When reviewing the events from the CloudFormation template, I noticed that after the initial update failures, the resource was able to update successfully several times afterward. As the internal teams are working on any necessary corrections, I would like to ask if you have noticed this behavior in the last few days? If there are any new examples of the 429 errors on the AWS::Lambda::EventSourceMapping calls, I would like to kindly ask for the request ID(s) for further troubleshooting and comparison.

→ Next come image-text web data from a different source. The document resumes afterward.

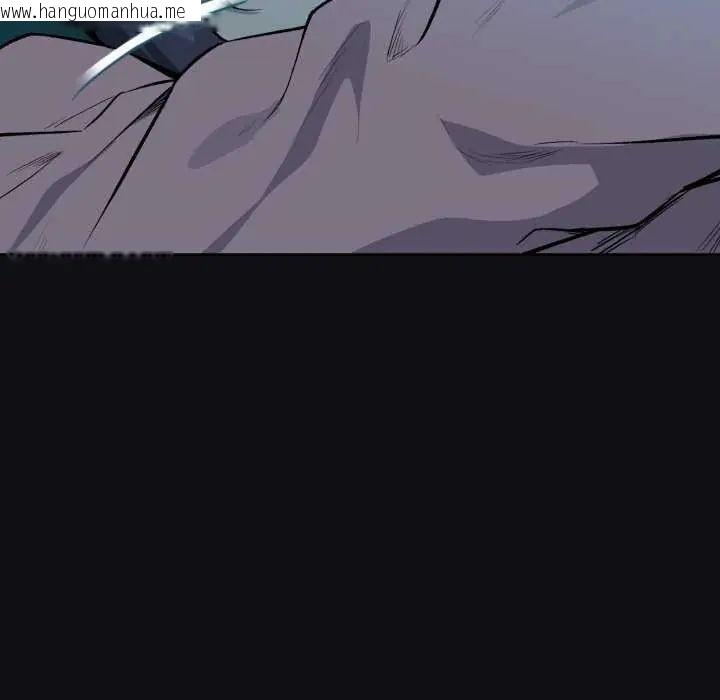 韩国漫画下班后的例行恋爱/下班后的秘密关系韩漫_下班后的例行恋爱/下班后的秘密关系-第109话在线免费阅读-韩国漫画-第40张图片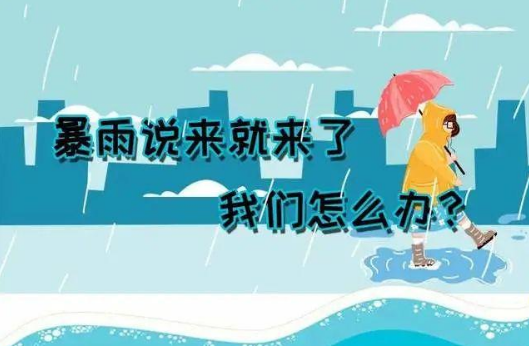 暴雨說來就來了，我們應該怎么辦？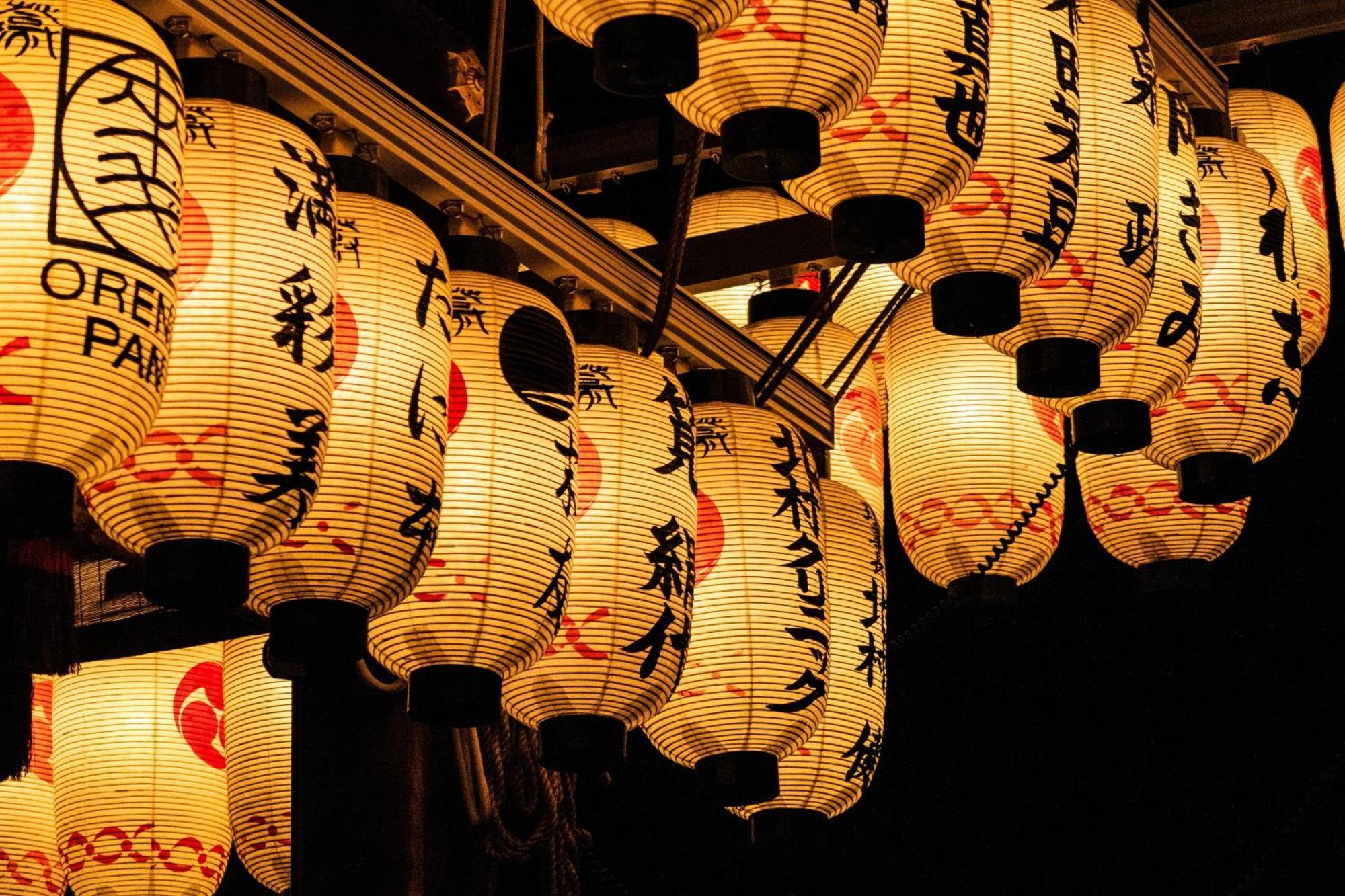 Tokyu Sanjo-karasuma 3* Kyoto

While I cannot provide an exact ETA on when the internal teams will complete any necessary corrections, please rest assured that the teams are working to fix this behavior and I will update you promptly when there are new developments.

[aralmpa]

I (and I guess everybody else) also received a similar response from support. I have been deploying my stack for 2 days now without facing the issue anymore so it seems that AWS has mitigated the issue.

Unfortunately previous stack resources (SQS event source mapping) that were created when the 429 issue appeared are stuck in an erroneous / hidden state and need to be removed manually using the aws cli as @swarnalatha935 correctly (and helpfully!) mentioned further above.

[herebebogans]

I had feedback from our TAM that the rollout of the fix was completed to all lambda regions at end of September. The stacks where I was having this issue now deploy consistently!

For people that were having this issue I'd also suggest you also check

aws lambda list-event-source-mappings and check for ESMs with "Problem : function not found" and then delete them with aws lambda delete-event-source-mapping.

We had a number of these in our accounts from failed previous deployments and they were preventing deployment of the new stack.